I often find myself in this situation when it comes to naming actors. I’ll be talking with a library patron about a particular movie and if I can’t remember the actor’s name, I start googling the other film titles I can remember just to narrow down the possible name. It drives me bananas!

And then on Friday, I got this weird vision impairment thing for a few minutes and it made me stop and think, “Shit. Do I need to go to a neurologist, too, and find out if my brain is already going wacky?” Maybe. Maybe I need to be a little cautious and make sure I’m ok. And maybe I’m just freaking out about my mom and worried that I’m following down the same exact path she did.

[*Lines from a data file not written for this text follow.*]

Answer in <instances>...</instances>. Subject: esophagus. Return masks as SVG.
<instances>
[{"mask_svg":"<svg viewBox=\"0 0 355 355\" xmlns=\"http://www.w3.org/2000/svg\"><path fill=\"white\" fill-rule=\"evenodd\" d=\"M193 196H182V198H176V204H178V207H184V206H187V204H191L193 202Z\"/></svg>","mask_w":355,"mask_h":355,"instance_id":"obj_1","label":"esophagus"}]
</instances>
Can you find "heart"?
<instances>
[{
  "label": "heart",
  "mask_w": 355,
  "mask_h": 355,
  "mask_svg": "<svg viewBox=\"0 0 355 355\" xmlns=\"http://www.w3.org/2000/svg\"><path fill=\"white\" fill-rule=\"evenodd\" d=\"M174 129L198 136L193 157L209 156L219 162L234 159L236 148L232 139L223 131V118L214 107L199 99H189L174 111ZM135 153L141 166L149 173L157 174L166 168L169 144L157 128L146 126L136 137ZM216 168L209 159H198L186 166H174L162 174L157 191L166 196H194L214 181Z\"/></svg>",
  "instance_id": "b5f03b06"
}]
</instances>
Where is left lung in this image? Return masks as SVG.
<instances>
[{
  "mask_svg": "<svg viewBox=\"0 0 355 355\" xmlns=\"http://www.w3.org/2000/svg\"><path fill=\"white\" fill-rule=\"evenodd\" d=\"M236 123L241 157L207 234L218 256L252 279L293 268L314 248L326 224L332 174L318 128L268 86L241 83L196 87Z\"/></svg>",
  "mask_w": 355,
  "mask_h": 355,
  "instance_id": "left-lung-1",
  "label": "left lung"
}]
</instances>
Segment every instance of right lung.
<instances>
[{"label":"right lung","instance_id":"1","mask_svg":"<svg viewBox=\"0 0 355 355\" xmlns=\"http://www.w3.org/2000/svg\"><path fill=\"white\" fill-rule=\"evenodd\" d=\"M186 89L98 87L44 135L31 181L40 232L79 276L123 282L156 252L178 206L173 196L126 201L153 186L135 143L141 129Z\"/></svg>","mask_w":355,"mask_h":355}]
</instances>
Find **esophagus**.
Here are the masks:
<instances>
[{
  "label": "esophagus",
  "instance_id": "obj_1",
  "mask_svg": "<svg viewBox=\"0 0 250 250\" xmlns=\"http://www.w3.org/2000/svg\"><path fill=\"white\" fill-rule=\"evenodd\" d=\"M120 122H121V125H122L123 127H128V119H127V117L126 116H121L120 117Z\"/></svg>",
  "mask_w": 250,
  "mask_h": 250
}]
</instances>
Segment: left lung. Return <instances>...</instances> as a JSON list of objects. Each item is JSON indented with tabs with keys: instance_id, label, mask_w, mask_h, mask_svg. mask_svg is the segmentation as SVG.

My sister and I often talk about how doomed we are. On nearly every branch of our family tree, a female member had dementia or Alzheimer’s disease–both of our grandmothers, at least one of our great grandmothers, and all three of our aunts. This past weekend there was an incident with my mom, and I asked my sister, “Is this what will happen to us?”

Not only is it frightening to watch my mother go through this horrible decline of her mental and physical health, but to think that my sister and I may have to go through it, too. Will my son be on the other end of the phone line, listening to me cry in confusion and frustration, just like I listened to my mother? Will he have to take me to my doctor’s appointments and tell them what is really going on in my life, because I have no memory of what happened the day before?  The thought of putting him through all of that gives me a belly ache. And yet, I am already turning to my 8-year-old son and saying, “Bri, what’s the name of that song? You know, the one with the guy that loves the girl?”

I can only hope that in the future, I’ll realize my decline, realize that I could harm myself or someone else. Having someone tell you that your memory is getting worse, doesn’t always do the trick. It makes you want to prove them wrong. Admitting that your mind isn’t what it used to be is a *very* difficult thing to do, and when you fear losing your independence, it’s nearly impossible. I can only hope that I’ll have the courage to admit to myself and to others when my mind is failing, and get help before I lose my chance to make my own choices.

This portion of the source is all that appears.